Wednesday, April 09, 2008

Let the weddings begin

This is the year of the wedding for the Haag family. My brother, my oldest cousin and I (that's three of the four grandchildren on that side) are preparing for nuptial bliss.

My brother starts the trend this weekend. I'm excited for him, and I adore my soon to be sister-in-law. As we've done all the preparations, it also made me realize how important it is to have faith to lean on at this time. The whole idea of marriage is saying there is something bigger than you now. That might just be the relationship, or for people of faith, it would be God. Even though I haven't experienced marriage myself, that would be my thought for them: when life gets tough, remember you're not in this for yourself, but for God and each other.

Now, I turn to you -- what is your advice to those of us preparing for marriage?

5 comments:

Rose said...

Diane: Please never think or use the big D word in your relationship. If you never entertain it as even a possibility as the solution for your problems, you and your husband will work through anything. (qualify: only in one instance is Divorce needed: physical abuse) You, your husband and God can solve anything that will arise in your marriage. Good luck and God Bless you both. Marriage is wonderful. I have been enjoying it for 53 years.

Bodreaux said...

Everyone wishes you the best in your marriage, and surely you desire this also. Hopefully the two of you are thinking maturely; it's good to "fall" deeply in love...but there's no place for infatuation when makinging this serious committment. You must not "stumble" into marriage. A few things you need to take-to-heart now, and rembember for the rest of your lives:

LOVE. Obviously. Let it be real. Accept it from your mate and embrace it within yourself. You need true love, so nurture it. Let it grow. You also need to like each other, but don't forget that there will be times when you may not. Your love for one another needs to be strong to see you through difficult times.

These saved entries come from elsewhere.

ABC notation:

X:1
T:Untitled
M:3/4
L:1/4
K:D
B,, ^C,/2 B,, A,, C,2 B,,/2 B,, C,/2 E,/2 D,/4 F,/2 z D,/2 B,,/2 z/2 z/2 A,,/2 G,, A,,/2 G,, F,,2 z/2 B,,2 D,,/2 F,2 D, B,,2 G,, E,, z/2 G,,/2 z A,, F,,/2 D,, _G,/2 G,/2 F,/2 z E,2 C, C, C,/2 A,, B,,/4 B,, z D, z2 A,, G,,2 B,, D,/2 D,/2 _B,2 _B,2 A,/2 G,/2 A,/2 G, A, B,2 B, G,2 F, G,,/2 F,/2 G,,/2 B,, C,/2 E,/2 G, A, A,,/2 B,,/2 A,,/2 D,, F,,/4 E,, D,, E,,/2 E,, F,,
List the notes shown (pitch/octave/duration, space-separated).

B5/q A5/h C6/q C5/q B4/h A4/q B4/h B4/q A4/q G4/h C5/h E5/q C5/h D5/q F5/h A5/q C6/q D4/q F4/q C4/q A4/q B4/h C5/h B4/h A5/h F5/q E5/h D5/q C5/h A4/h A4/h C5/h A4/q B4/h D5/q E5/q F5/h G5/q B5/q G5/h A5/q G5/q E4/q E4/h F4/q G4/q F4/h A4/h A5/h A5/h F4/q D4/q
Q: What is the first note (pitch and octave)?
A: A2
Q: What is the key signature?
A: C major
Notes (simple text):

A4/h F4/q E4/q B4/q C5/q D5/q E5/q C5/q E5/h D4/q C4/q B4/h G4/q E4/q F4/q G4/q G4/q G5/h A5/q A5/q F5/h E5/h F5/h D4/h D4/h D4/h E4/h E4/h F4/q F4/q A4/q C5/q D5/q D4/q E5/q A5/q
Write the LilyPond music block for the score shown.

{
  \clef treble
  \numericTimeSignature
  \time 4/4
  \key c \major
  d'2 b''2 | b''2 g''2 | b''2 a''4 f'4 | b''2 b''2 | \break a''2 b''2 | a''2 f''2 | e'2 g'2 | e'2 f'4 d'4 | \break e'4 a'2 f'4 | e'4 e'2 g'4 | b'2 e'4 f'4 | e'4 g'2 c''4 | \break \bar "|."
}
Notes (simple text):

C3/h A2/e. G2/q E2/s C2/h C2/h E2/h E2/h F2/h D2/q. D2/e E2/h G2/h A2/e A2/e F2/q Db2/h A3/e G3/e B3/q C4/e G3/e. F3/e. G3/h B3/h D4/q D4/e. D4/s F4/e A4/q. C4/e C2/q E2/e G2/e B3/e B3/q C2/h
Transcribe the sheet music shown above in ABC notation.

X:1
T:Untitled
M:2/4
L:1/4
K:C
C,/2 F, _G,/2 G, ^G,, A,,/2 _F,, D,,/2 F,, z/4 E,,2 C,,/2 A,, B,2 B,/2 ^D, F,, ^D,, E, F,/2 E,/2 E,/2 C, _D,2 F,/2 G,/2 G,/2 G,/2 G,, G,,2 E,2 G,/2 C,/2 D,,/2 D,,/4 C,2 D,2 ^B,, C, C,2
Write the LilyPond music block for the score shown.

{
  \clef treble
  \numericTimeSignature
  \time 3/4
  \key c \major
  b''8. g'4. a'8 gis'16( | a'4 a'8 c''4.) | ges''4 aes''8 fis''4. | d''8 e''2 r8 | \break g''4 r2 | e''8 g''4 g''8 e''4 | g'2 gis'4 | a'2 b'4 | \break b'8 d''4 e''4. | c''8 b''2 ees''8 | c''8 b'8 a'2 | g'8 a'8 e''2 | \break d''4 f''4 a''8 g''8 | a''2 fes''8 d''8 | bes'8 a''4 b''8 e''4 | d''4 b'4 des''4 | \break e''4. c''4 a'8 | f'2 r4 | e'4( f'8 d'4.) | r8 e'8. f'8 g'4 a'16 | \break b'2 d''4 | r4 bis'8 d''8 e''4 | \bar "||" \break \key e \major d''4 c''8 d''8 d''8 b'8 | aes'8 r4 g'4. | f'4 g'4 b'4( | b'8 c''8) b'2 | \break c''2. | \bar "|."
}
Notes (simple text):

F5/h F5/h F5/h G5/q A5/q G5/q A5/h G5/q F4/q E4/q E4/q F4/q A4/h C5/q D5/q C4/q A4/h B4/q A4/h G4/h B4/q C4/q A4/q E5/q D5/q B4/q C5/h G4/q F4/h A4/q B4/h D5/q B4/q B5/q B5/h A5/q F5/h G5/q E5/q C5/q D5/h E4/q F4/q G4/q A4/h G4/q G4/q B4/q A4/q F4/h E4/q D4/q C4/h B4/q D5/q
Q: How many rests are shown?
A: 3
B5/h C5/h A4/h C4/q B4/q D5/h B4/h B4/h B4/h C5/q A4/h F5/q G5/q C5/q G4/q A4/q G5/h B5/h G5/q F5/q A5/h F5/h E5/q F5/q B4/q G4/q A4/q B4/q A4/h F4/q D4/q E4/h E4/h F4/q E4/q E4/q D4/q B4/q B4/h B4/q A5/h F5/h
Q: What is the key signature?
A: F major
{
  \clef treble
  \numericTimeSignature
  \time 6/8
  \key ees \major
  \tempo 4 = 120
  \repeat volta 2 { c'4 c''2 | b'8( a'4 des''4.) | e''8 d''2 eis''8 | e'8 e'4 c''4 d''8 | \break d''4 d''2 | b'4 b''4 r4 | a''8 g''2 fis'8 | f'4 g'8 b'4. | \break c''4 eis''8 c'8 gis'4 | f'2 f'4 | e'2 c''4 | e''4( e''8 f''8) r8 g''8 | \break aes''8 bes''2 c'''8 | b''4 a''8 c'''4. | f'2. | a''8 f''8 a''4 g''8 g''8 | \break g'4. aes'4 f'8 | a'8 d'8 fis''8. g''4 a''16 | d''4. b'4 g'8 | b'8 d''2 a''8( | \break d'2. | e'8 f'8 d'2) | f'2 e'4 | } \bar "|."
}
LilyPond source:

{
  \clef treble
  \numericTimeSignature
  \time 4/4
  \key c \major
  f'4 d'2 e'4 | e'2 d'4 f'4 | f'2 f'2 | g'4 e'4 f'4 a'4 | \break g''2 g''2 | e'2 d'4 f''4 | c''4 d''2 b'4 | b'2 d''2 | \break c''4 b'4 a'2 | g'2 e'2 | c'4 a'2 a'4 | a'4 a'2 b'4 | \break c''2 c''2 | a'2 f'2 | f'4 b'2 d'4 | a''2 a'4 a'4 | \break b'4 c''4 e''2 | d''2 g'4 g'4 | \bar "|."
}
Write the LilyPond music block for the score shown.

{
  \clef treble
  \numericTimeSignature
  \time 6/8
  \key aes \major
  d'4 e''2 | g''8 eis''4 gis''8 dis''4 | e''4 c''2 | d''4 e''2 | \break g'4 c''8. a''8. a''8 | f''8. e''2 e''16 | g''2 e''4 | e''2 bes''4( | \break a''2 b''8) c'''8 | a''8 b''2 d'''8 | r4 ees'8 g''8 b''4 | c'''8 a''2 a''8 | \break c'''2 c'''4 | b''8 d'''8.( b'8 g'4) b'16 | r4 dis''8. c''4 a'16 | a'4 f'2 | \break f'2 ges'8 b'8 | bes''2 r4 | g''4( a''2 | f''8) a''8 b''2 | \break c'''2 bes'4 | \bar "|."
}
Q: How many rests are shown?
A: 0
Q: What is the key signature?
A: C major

LUCK. Forget it. You've been lucky enough to find each other. Marriage
has so many aspects (family dreams, careers, responsibilities)that you can't count on good luck to make it be happy, strong, and lasting. That's not a plan. Also don't blame bad luck when you have problems. It's called life.

LABOR. To make your marriage work you've got to work at it. Learn and apply the Golden Rule (Matthew 7:12). You will both be rewarded if your first consideration in all things is for your spouse. You can't be lazy about your life as a couple; be a good in-law, dream together, plan and provide for your household letting your career goals be "family friendly", and carry your share (plus some) of responsibilities.

The LORD. Make him a partner in your marriage now (before you say "I do") and always. Discover how this can give your relationship with each other sustenance, strength, security, and stability. God ordained marriage, making the two of you be one. Lead and follow each other closely as you grow spiritually so that as a team neither of you should run ahead or fall behind. Talk to each other, pray together, study, and share the joy of love which is from God.

Blessings,
Boudreaux

Bodreaux said...

I submitted a comment 4/12/08 regarding advice to those planning to be married. I left out item 2 which comes between LOVE and LUCK. it is LAUGHTER:

LAUGHTER. Can't live without it, or at least why would you want to? Essential to a "happy" mariage. You will need it to dry the occasional tear, as it reminds us to not take things too seriously. Laugh at yourself and with your lifemate.

Diane Libro said...

Rose - thanks for the encouragement. I'm truly blessed by all those people who keep telling me how wonderful marriage is.

Diane Libro said...

Bodreaux, sorry it took so long to post your comments - I have to approve them and I was away from the computer for the weekend's festivities. Your advice is wonderful though -- we will certainly take it to heart.